Aller au contenu

Page:Revue des Deux Mondes - 1848 - tome 21.djvu/309

La bibliothèque libre.
Le texte de cette page a été corrigé et est conforme au fac-similé.

Beatriz avant été solennellement proclamée héritière de la couronne, le roi prévit et régla, comme il l’avait fait dans son testament, les droits éventuels de ses deux autres filles pour le cas où leur aînée mourrait sans postérité. Je ne trouve point qu’il ait été fait mention du fils naturel, appelé dans son testament à succéder aux infantes. Peut-être le roi craignait-il de trop exiger de l’obéissance de ses peuples.
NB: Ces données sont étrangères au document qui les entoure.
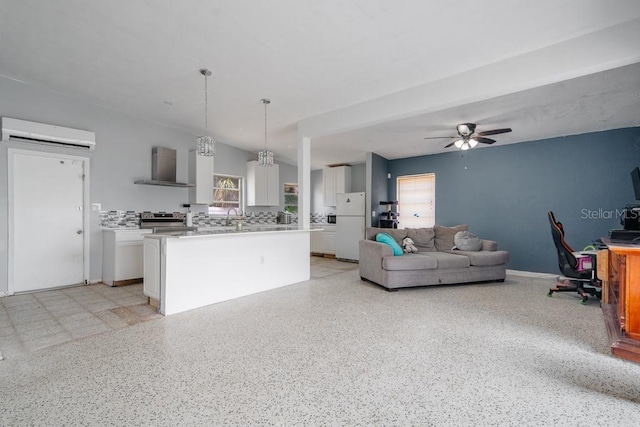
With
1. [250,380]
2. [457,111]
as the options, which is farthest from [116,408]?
[457,111]

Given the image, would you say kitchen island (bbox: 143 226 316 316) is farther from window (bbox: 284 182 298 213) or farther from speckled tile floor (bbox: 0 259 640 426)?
window (bbox: 284 182 298 213)

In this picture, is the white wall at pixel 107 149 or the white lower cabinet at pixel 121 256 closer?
the white wall at pixel 107 149

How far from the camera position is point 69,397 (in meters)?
1.79

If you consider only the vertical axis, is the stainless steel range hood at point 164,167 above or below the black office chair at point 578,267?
above

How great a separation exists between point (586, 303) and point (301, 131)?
4.71m

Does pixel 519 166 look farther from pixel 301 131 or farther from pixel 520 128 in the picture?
pixel 301 131

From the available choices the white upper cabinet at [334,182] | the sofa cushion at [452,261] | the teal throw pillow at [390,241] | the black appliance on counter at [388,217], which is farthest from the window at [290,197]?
the sofa cushion at [452,261]

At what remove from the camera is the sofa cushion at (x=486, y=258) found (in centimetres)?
471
Après avoir reçu le serment des cortès, il fit rédiger un procès-verbal de la séance, auquel tous les députés présens apposèrent leur signature, formalité singulière et tout à fait inusitée à cette époque. Puis, comme s’il eût voulu associer toute la nation à sa vengeance, il fit proclamer, au milieu de l’assemblée, la liste des seigneurs bannis du royaume et déclarés coupables de haute trahison[1]. Cette table de proscription était la plus longue qui eût encore paru. Nulle protestation ne se fit entendre ; mais l’arrêt n’en fut pas moins vivement désapprouvé par toute la noblesse. C’en était fait de ce privilège si cher aux riches-hommes de changer à leur gré de patrie et de suzerain. Esclaves maintenant, ils voyaient le glaive toujours levé contre quiconque essaierait de rompre ses chaînes.


XVII.

OPERATIONS MILITAIRES DANS LE ROYAUME DE VALENCE. – MORT DE L’INFANT D’ARAGON. – DEFECTION DU ROI DE NAVARRE. — 1363.=


I.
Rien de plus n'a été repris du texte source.